The legalities behind play zones, birthday celebrations, and the world’s second-most-famous cartoon mouse

Rudy Rodríguez, Jr. is no stranger to handling sensitive matters for large corporations. Prior to his current role, Rodríguez was on leading legal teams handling complex matters for household-name clients such as American Airlines and J.C. Penney. But now, the general counsel and corporate secretary for CEC Entertainment—parent company of Chuck E. Cheese’s and Peter Piper Pizza—has taken on an entirely different set of challenges.

In his first year on the job, originally one of a legal-department staff of three, Rodríguez’s responsibilities grew to include oversight of the company’s Risk Management and Internal Audit departments. He now supervises a legal team that has multiplied by more than five times
in size.

The general counsel’s growing portfolio includes oversight of a more comprehensive range of issues than he has ever handled before: HR policies and standards, state and municipal regulations, contract management, cybersecurity, and Sarbanes-Oxley compliance. It has also meant a great deal of on-the-job training for new duties such as corporate governance, managing relationships with board members, SEC reporting, and membership on the senior leadership team.

“The fact that I have more responsibility, less of a safety net, and am constantly facing new challenges is very different from past positions, but this is truly much more fun,” Rodríguez says. “It’s invigorating to be involved in so many different areas not just as a lawyer, but as a business advisor as well.”

Despite the added pressures inherent to such a spike in responsibilities, Rodríguez is comfortable working with CEC’s business units and enjoys playing a part in strategic decision-making at the highest levels. “It’s rewarding to be engaged in the planning and development of various projects and to see them come to fruition,” he says.

Compliance and Training Initiatives

In 2015, his first year with CEC, Rodríguez developed a compliance program for adhering to the company’s long-standing code of business ethics, as well as a related enterprise-wide training program. He is also working closely with the company’s information-technology group on cybersecurity and data-breach prevention issues.

“I quickly realized how involved legal has to be to help make response planning and preparation effective,” Rodríguez points out, regarding the company’s data-security imperatives. “After all, these days it’s not a matter of ‘if,’ but ‘when’ a company will face a cybersecurity incident. So, as a company, we have to keep awareness high and make every effort to be as prepared as possible for that
eventuality.”

Rodríguez’s business-ethics training initiative has already been rolled out throughout the company and includes training for senior leadership, district managers, and store general managers. It will ultimately be presented to approximately 650 individuals. Additional video and webinar modules are slated for completion in the near future to ensure that training is accessible to everyone regardless of location.

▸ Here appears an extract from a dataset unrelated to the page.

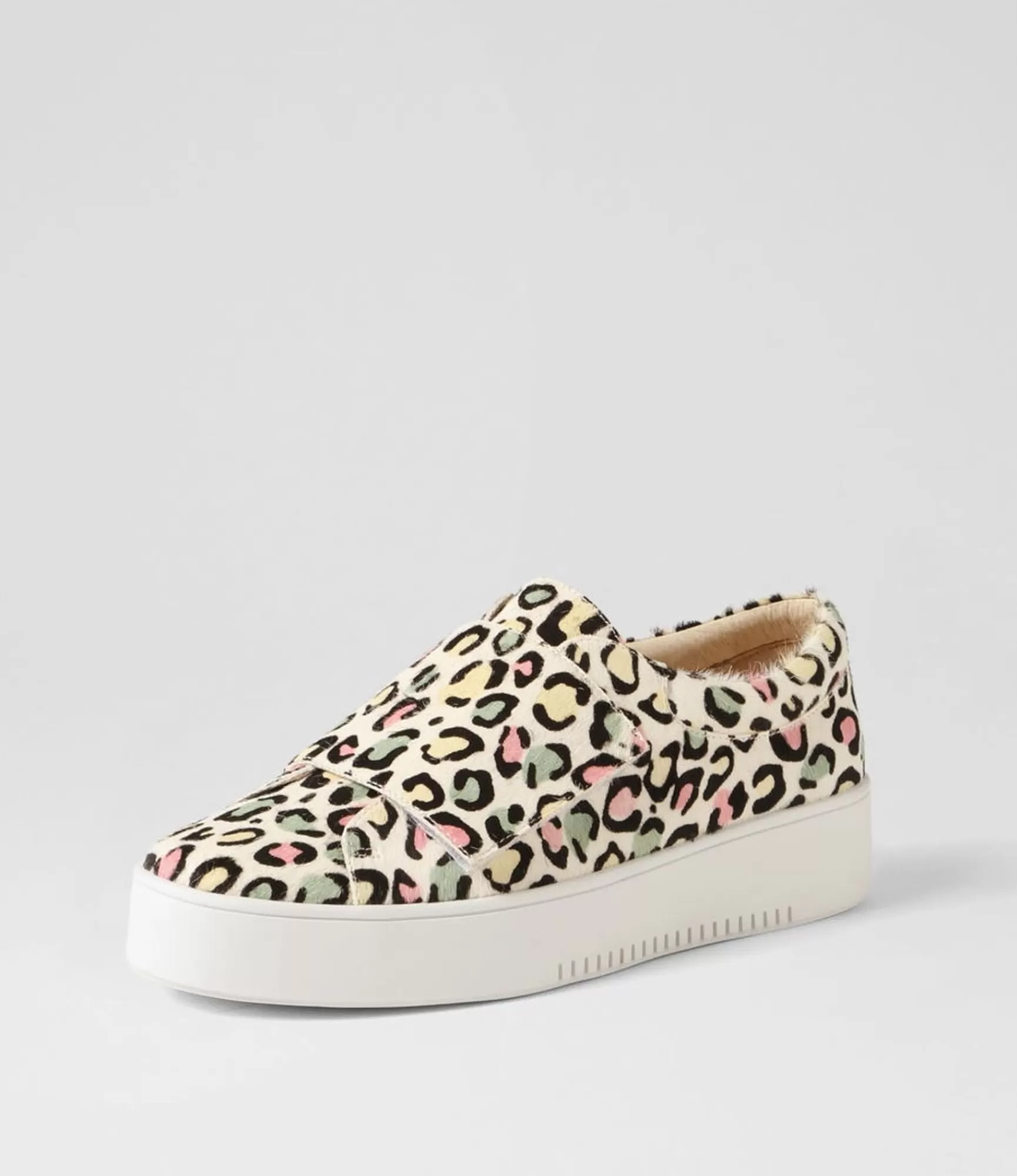 Cheap Midas Shoes Levie Rainbow Leopard White Pony Sneakers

From Rodríguez’s standpoint, this kind of comprehensive training on the codes, regulations, and policies that affect all areas of CEC’s business will enable the company to proactively avoid future regulatory, legal, and policy issues.

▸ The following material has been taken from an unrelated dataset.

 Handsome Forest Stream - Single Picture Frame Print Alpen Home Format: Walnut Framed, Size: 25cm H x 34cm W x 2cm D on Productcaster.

Ultimately, It’s All For the Kids

Because of its unique family-entertainment market, CEC has a culture that’s more “fun-focused” than other billion-dollar corporations. The difference, according to Rodríguez, is that while retail, transportation, and other adult-focused businesses want customers to be pleased with their service, they are not necessarily trying to create happy, lifelong memories.

Rodríguez’s endeavor also comes with a much higher focus on customer safety.

“Aside from the quality and cleanliness of our restaurants, our top concern is for the safety of parents’ most treasured assets: their children. So, while coming up with new ways to delight and entertain them makes our jobs more enjoyable, one of our top priorities is avoiding mishaps while they are our guests,”
Rodríguez says.

This concern was the impetus for Chuck E. Cheese’s “Kid Check” program, for example, which uses a unique hand stamp, visible only under ultra-violet light, to verify that children leave with the same adults they came in with.

“Aside from the quality and cleanliness of our restaurants, our top concern is for the safety of parents’ most treasured assets: their children.”

 Rudy Rodríguez, Jr.

Moving Forward

For CEC, Rodríguez expects his ongoing focus to remain on strengthening compliance, enterprise risk management, and maintaining vigilance against cyber threats. He plans to continuously update the training program in order to keep the content fresh, engaging, and top-of-mind for the entire staff.

Guided by an awareness that an in-house legal department is not a revenue-generating unit, Rodríguez  feels a responsibility to deliver as much value as possible by prioritizing clients and delivering counsel as promptly and accurately as possible.

“Every time I am presented with a new issue, I want to learn it inside and out to become a more knowledgeable and valuable general counsel. I’m never complacent, and I’m always looking for opportunities to learn and grow.”